Hope was waning and faith was fading. The sun was slowly setting on the Jewish nation. Far too many oppressors had subjugated them to tyranny and oppression. Greeks, Syrians, and Romans had fought for the right to rule over a patch of desert not much bigger than the state of Delaware. All so they could control the trade from Africa and Asia to southern Europe. This made the land valuable, and her occupants disposable.
The prophets promised a Messiah. A king who would rule justly. A general who would mete out justice to their oppressors. But where was this Messiah? Several hopefuls had risen over the last 150 years or so. But each suffered humiliating defeats and had their followers arrested, scattered, or disheartened. The rise and fall of each “messiah” only served to harden the Hebrew people into cynics and skeptics.
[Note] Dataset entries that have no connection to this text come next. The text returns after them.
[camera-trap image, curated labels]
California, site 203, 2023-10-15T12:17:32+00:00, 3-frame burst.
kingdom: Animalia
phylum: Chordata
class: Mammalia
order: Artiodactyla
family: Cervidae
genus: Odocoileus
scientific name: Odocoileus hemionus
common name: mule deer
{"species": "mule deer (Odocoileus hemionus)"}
They couldn’t even turn to religion for solace. All the rules, regulations, and observances made worship a chore, not a blessing. The religious factions spent their time debating in the Temple courts over who was right and who was wrong. They debated the Roman problem, the resurrection of the dead, miracles, and tax rates. But mostly they debated the law, and how many rules were needed to make sure no Jew broke it. All the while, the starving masses were extorted at the gates of the Temple or barred entry completely. The sick went untouched. The hungry went unfed. The lonely went unvisited.
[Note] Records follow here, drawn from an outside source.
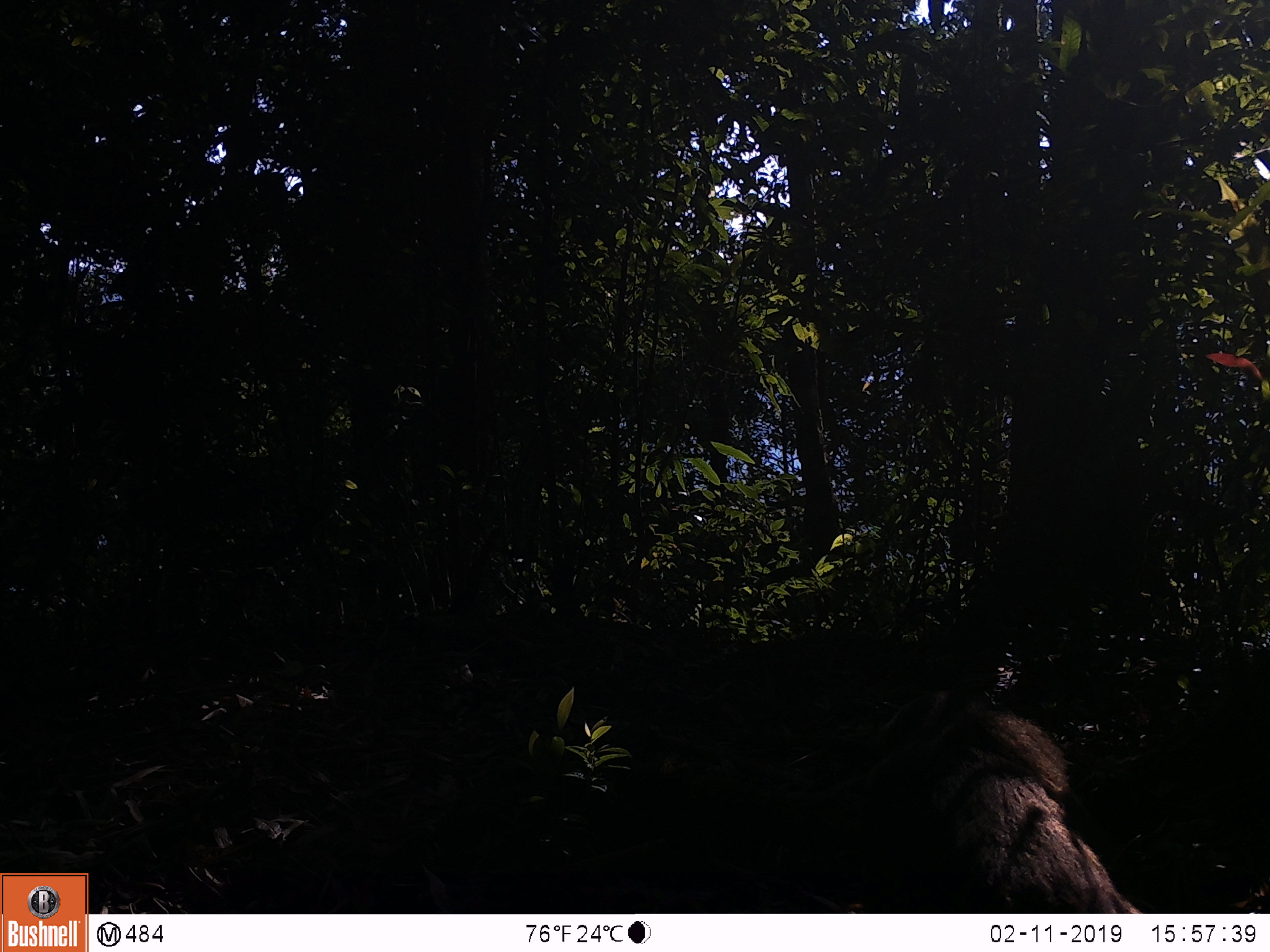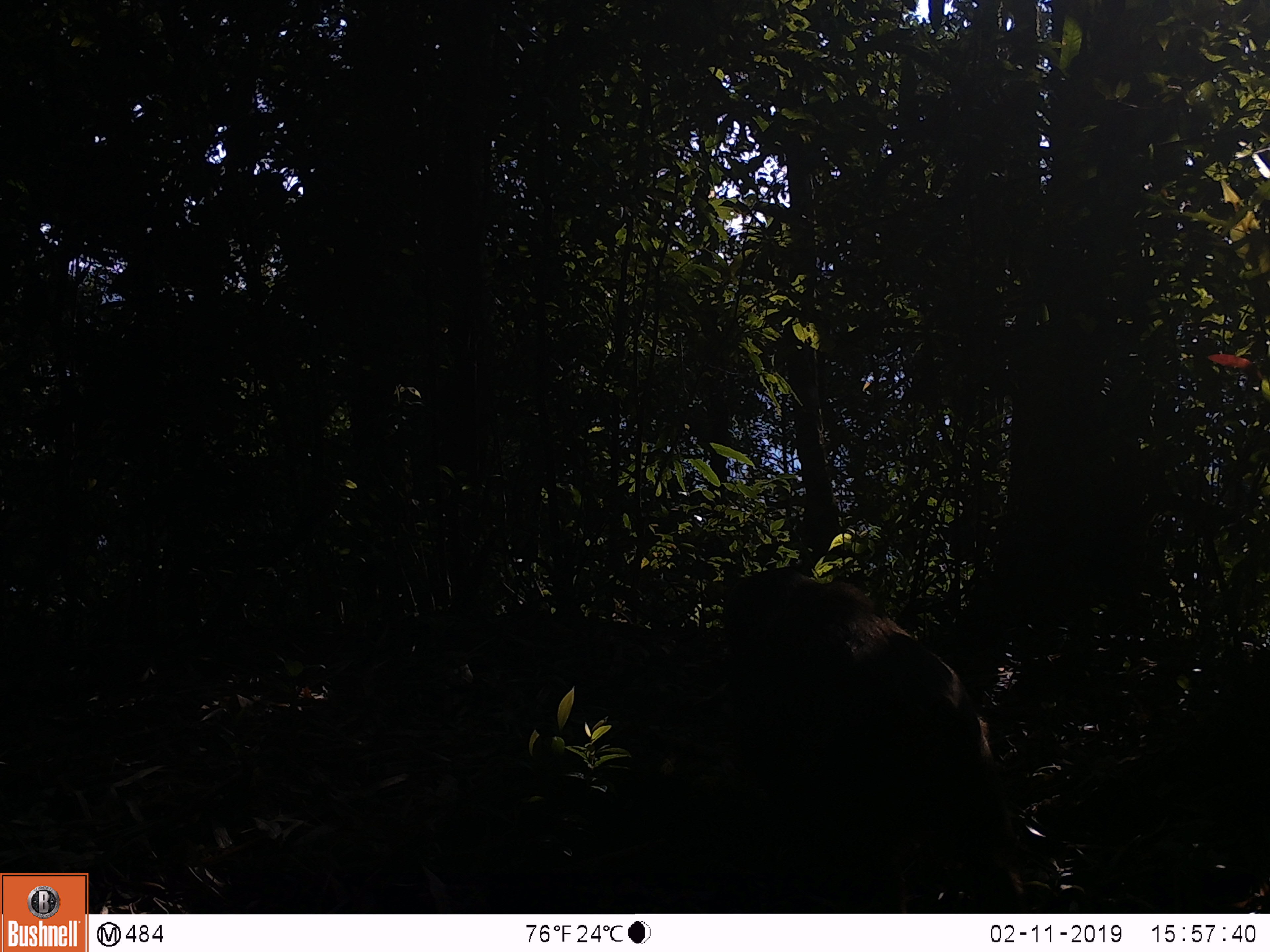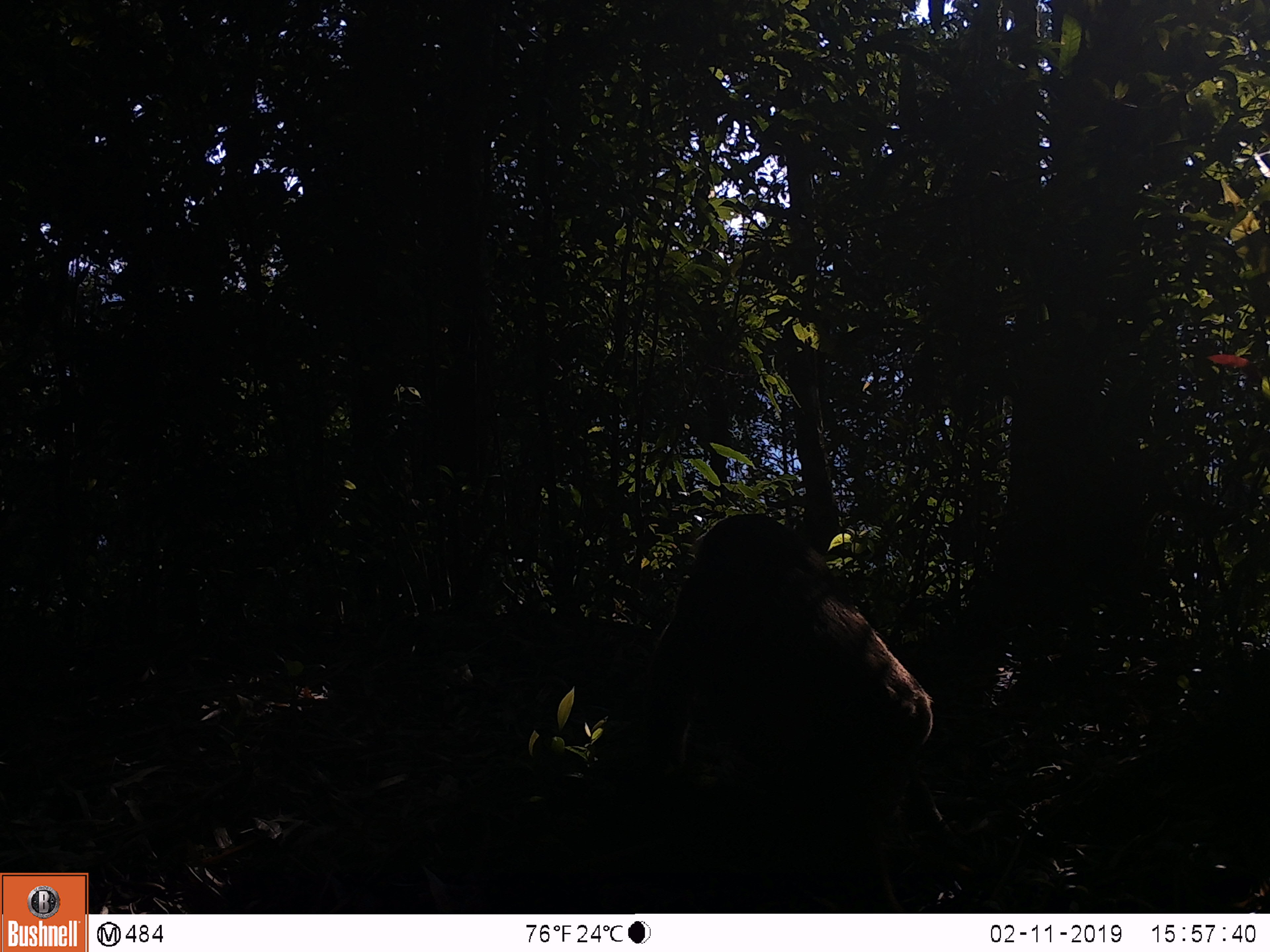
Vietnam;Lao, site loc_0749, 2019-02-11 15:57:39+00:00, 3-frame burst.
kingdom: Animalia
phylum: Chordata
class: Mammalia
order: Primates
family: Cercopithecidae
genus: Macaca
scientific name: Macaca arctoides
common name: stump-tailed macaque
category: stump tailed macaque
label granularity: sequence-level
Messiah? Bah! Just give them a leader who saw them in their sorry state. Unfortunately it seemed the God of Heaven was too distracted to worry about a patch of desert off of the Mediterranean. Surely He had bigger problems to solve and more important people to bless. Leave that Messiah talk to the prognosticators and educated fools. The people, real people, needed someone much more practical than some mythical Messiah.
Yet, over the tiny town of Bethlehem a star appears, and with it, hope.
Maybe you can relate. 2020 has been a year of quarantines, cancellations, and disappointments. It has been a year of deaths and mourning; of separations and loss. Among the items lost in the pandemic are proms, graduations, holiday observances, jobs, and for some, the very will to live. In addition we have had a tumultuous political season, unparalleled weather events, and racial tension in levels not seen for over half-a century. People are angry, frustrated, depressed, and they are afraid to hope.
Yet, Christmas music is playing on some radio stations nearly a month ahead of schedule. Trees are being placed in living rooms, crèches in front yards, and lights on rooflines. It seems the harder the times the more desperately we need the message of Advent: a time of hopeful expectation.
The expectation that things will get better drives us forward as a people, and nothing inspires that expectation like the birth of a child. Perhaps that is why Matthew and Luke open with stories of birth. It is to mark a new time of hope, no matter how bleak our situation.
And we, like the Jews of old, hope for a Messiah who sees us, and wishes to rescue us. He is not what we expect, but He is exactly who we need, especially in times like these.